The Housing Finance Policy Center’s latest credit availability index (HCAI) shows that mortgage credit availability declined to 5.1 in the second quarter of 2017, after reaching a recent peak of 5.4 in Q1 2017.
This decline was mostly driven by a shift in market composition, with the government channel losing market share to the portfolio channel, where lending standards are tighter, according to the Urban Institue, publisher of the report. In the meantime, credit continued to expand within the GSE and government channels, thanks to higher interest rates and lower refinance volumes.
The HCAI measures the share of home purchase loans that are likely to default—that is, go unpaid for more than 90 days past their due date. A lower HCAI indicates that lenders are unwilling to tolerate defaults and are imposing tighter lending standards, making it harder to get a loan. A higher HCAI indicates that lenders are willing to tolerate defaults and are taking more risks, making it easier to get a loan.

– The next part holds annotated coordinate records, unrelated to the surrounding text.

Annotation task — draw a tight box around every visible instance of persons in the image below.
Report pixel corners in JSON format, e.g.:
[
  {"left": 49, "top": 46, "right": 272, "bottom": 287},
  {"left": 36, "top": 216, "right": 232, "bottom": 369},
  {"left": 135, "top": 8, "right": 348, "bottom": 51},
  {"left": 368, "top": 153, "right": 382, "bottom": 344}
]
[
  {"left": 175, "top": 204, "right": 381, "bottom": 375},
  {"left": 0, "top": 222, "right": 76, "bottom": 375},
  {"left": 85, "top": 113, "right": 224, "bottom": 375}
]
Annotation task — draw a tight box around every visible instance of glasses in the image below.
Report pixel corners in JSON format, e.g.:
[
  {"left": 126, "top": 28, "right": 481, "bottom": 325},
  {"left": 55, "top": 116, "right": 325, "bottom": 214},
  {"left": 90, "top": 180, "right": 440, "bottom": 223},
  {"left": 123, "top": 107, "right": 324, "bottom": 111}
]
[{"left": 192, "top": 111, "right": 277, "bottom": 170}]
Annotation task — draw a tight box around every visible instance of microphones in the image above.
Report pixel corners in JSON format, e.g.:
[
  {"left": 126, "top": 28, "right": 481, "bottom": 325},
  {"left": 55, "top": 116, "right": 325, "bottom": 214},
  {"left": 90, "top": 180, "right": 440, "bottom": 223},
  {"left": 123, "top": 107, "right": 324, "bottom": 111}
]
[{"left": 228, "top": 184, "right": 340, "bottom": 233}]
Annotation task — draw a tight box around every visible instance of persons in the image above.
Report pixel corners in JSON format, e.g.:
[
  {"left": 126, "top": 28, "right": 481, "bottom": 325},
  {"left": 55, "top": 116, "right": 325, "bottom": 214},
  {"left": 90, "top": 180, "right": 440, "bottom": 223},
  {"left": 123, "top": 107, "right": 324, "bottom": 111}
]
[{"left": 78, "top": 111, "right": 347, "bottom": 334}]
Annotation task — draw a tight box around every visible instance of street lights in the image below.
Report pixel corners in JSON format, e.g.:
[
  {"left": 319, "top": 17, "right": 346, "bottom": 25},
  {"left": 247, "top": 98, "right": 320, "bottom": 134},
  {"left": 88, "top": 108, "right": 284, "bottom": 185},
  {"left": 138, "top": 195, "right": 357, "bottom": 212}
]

Mortgage credit availability in the government-sponsored enterprise (GSE) rebounded to 2.4 since its low of 1.4 in 2011. Both the government (FVR) channel and portfolio and private-label securities (PP) channel remain close to or at record lows. The FVR channel includes the Federal Housing Administration, the US Department of Veterans Affairs, and the US Department of Agriculture Rural Development programs.
Significant space remains to safely expand the credit box, according to the Urban Institute. If the current default risk was doubled across all channels, risk would still be within the pre-crisis (2001–03) standard of 12.5 percent for the whole mortgage market.